- Dataset excerpts

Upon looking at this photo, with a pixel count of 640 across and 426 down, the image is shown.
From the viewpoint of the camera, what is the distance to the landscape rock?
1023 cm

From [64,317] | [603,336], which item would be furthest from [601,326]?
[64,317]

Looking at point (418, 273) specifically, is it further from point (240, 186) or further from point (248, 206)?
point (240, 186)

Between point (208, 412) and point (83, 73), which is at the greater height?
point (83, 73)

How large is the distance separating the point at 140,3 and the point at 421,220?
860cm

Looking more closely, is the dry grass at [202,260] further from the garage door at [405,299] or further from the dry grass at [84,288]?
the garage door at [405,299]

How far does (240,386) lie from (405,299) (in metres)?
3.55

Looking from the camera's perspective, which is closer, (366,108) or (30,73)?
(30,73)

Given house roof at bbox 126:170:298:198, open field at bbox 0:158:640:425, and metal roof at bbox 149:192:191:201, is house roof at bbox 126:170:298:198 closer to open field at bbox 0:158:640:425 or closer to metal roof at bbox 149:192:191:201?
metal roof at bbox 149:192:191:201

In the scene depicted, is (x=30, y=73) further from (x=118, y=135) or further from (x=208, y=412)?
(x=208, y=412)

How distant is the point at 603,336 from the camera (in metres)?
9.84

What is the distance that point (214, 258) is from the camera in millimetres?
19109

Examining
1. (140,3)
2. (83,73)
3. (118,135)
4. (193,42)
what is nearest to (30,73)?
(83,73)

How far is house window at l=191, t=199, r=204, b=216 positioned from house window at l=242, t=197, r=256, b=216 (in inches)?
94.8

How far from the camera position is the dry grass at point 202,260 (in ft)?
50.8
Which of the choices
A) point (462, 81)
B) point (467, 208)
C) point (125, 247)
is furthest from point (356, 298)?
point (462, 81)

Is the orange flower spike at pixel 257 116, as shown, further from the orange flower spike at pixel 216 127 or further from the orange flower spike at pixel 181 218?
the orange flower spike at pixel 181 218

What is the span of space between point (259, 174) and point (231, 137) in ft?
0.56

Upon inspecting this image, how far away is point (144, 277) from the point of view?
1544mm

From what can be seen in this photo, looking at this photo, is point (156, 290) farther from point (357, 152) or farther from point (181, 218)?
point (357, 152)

- What to work on
Repeat all the records. Match each line exactly.

- The output
Upon looking at this photo, with a pixel count of 640 across and 426 down, the image is shown.
From the viewpoint of the camera, what is the distance to the landscape rock?
1023 cm

From [64,317] | [603,336], which item would be furthest from [601,326]?
[64,317]

Looking at point (418, 273) specifically, is it further from point (240, 186) or further from point (248, 206)?
point (240, 186)

Between point (208, 412) and point (83, 73), which is at the greater height?
point (83, 73)

How large is the distance separating the point at 140,3 and the point at 421,220?
860cm

Looking more closely, is the dry grass at [202,260] further from the garage door at [405,299] or further from the dry grass at [84,288]?
the garage door at [405,299]

How far does (240,386) lie from (405,299) (in metres)?
3.55

Looking from the camera's perspective, which is closer, (366,108) or (30,73)?
(30,73)

Given house roof at bbox 126:170:298:198, open field at bbox 0:158:640:425, and metal roof at bbox 149:192:191:201, is house roof at bbox 126:170:298:198 closer to open field at bbox 0:158:640:425 or closer to metal roof at bbox 149:192:191:201?
metal roof at bbox 149:192:191:201

In the scene depicted, is (x=30, y=73) further from (x=118, y=135) or further from (x=208, y=412)?
(x=208, y=412)

How distant is the point at 603,336 from the camera (in metres)?
9.84

What is the distance that point (214, 258) is from the camera in millimetres?
19109

Examining
1. (140,3)
2. (83,73)
3. (118,135)
4. (193,42)
what is nearest to (30,73)?
(83,73)

How far is house window at l=191, t=199, r=204, b=216 positioned from house window at l=242, t=197, r=256, b=216 (in inches)?
94.8

How far from the camera position is the dry grass at point 202,260 (in ft)?
50.8
Which of the choices
A) point (462, 81)
B) point (467, 208)
C) point (125, 247)
is furthest from point (356, 298)?
point (462, 81)

Is the orange flower spike at pixel 257 116, as shown, further from the orange flower spike at pixel 216 127 or further from the orange flower spike at pixel 181 218?
the orange flower spike at pixel 181 218

What is the span of space between point (259, 174) and point (231, 137) in ft?
0.56

Upon inspecting this image, how far away is point (144, 277) from the point of view?
1544mm

From what can be seen in this photo, looking at this photo, is point (156, 290) farther from point (357, 152) or farther from point (181, 218)?
point (357, 152)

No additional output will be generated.